下の文章で、詩を読む前に理解しておいたこととして挙げられているものを、すべて書き出してください。

▸ 読む文章
+--

読了。
今年2回目かな。詩集を読んだ。
茨木のり子さんの詩集としては最後のものだそうで、
タイトルとなっている「倚りかからず」の他に15篇の詩が収められている。
今回は、下の写真にあるいわゆるムック本の「別冊太陽」を
一通り読んでから、本書に臨んだ。
彼女の生い立ちや生涯、時代背景、
異国の友人との交流などを理解した上で詩を読むと
心に入ってくる勢いが違う。
もちろん、別冊太陽の方にも
たくさんの詩が載っているので
茨木のり子ワールドにどっぷりと浸ることができた。
まっさらの状態で詩を読むのがいいのか
今回のように事前情報を蓄えてから読むのがいいか
意見は分かれると思う。
今回、彼女の詩の場合については、後者の方が
より作者の気持ちに寄り添えることができるようになると思った。

+--

▸ 手元のデータ
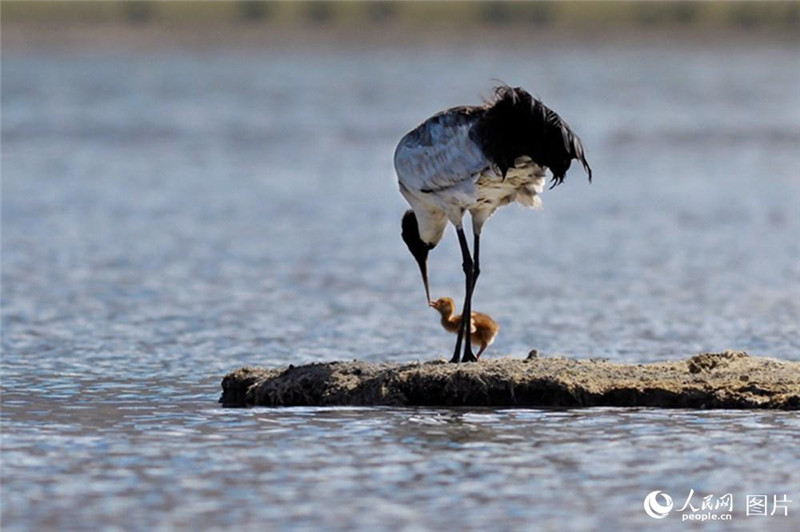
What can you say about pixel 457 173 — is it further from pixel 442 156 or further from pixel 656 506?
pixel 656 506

+--

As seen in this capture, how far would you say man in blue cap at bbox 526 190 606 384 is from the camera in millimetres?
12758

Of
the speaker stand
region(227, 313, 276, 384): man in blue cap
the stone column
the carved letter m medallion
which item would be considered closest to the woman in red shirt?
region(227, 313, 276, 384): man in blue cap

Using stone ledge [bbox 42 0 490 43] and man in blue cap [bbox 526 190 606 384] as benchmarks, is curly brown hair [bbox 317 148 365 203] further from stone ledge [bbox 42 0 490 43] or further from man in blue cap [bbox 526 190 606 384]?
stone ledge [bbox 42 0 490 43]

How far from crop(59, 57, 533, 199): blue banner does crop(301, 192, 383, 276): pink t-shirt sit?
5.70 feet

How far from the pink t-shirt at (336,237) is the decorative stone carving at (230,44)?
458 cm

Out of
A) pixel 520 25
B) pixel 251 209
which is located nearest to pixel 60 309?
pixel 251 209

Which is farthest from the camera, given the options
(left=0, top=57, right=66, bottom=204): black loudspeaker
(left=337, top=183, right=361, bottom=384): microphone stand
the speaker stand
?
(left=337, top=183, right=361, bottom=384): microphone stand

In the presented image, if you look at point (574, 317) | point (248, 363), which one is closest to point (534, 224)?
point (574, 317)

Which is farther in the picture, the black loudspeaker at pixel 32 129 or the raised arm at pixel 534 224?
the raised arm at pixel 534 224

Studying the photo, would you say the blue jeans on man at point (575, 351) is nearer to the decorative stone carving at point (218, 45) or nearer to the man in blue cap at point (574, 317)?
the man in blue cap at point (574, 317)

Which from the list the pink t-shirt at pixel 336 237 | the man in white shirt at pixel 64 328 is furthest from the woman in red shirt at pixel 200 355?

+--

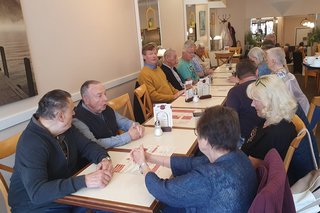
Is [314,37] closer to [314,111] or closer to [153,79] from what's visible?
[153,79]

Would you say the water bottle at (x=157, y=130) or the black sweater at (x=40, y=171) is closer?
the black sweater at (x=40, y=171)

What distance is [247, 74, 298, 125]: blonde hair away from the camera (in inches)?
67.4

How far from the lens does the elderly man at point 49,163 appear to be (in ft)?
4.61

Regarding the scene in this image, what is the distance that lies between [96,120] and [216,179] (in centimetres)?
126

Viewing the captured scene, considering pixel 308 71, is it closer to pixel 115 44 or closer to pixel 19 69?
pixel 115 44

+--

▸ 解答
生い立ち、生涯、時代背景、異国の友人との交流